Atlantic Mayor Dave Jones and Councilman Dana Halder are asking residents to try and resolve any differences they have in-person, when it comes to noise issues. Jones said the City received a letter from a resident who asked the Council to consider creating an ordinance that would address noise issues, especially with regard to lawn mowing and yard waste removal.

Jones said an unidentified female resident called him Saturday night and other members of the Council Sunday morning, to complain about a neighbor who was using a skid loader to remove tree and other yard debris Saturday evening. Halder said he received two calls from the complainant. One came just after 8:30-p.m. Saturday, the other at around 7:30-a.m. Sunday. Halder says he promptly investigated the situation and found no valid reason for the complaint. He said he arrived with 10 minutes of each call received, saw the person operating a skid loader in a valley, cleaning up some brush about 80-yards from the woman’s property line.

Halder said he spoke with another neighbor who said they didn’t have a problem with what was happening. Halder said also, that the man in question had apparently built a new house and was trying to clean-up the brush piles before wet and stormy weather arrived. He said the irony was, that as he was leaving, Halder had the windows down on his vehicle, and could hear the woman talking in her backyard…over the noise of the skid loader.
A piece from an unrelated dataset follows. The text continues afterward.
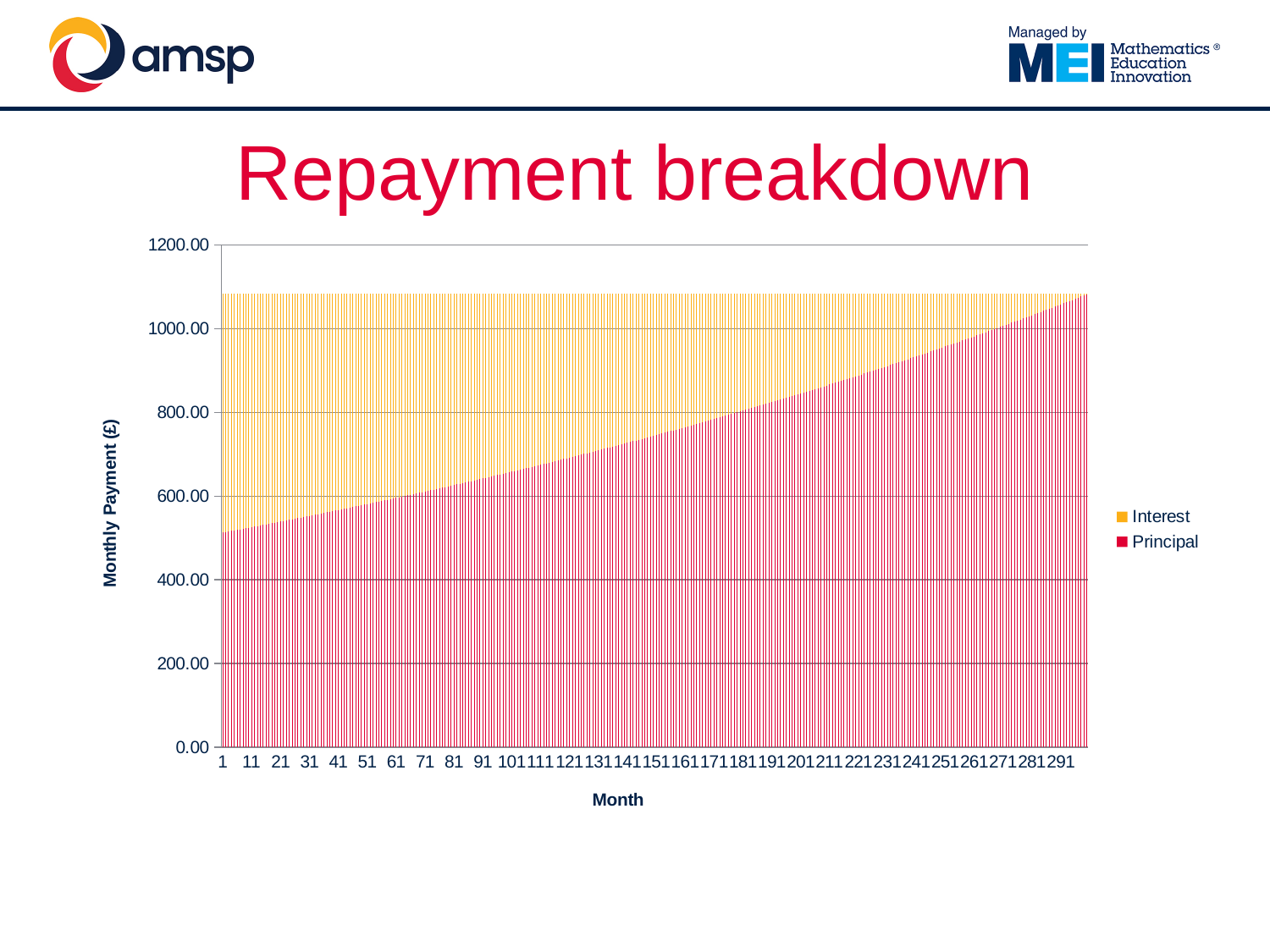
What are the two series named in the legend? Interest and Principal What is the title of the chart? Repayment breakdown Does the Principal portion of the monthly payment rise or fall as the month number increases? rise Is the Principal value at month 291 greater or less than 1000? greater What kind of chart is shown on the slide? stacked bar chart At month 291, which is larger, the Interest portion or the Principal portion? Principal Is the Interest value at month 201 greater or less than 400? less Does the Interest portion of the monthly payment rise or fall as the month number increases? fall How many series does the legend list? 2 Is the Principal value at month 1 greater or less than 600? less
He said the man with the skid-loader confirmed the next morning that he was trying to get the land waste cleaned-up before the weather. When he arrived Sunday morning, the skid-loader, which he described as having a small motor, was on a trailer. Halder said he thinks the matter could have been handled better by the citizen. He said they need to “work a little harder to get along,” and understand people sometimes can’t mow and work outside when it’s convenient for their neighbors. He says talking with your neighbor when you have an issue, according to Halder, makes for a better level of understanding , and equates to “Honey going a lot farther than salt, I guess.”

He said none of the neighbors he spoke with had a problem with skid loader noise on the days and times in question. Atlantic does have noise ordinances that pertain to Amplified sound, barking dogs, disorderly conduct, engine brakes and identified “Quiet Zones,” but nothing specifically pertaining to the operating of equipment during certain hours.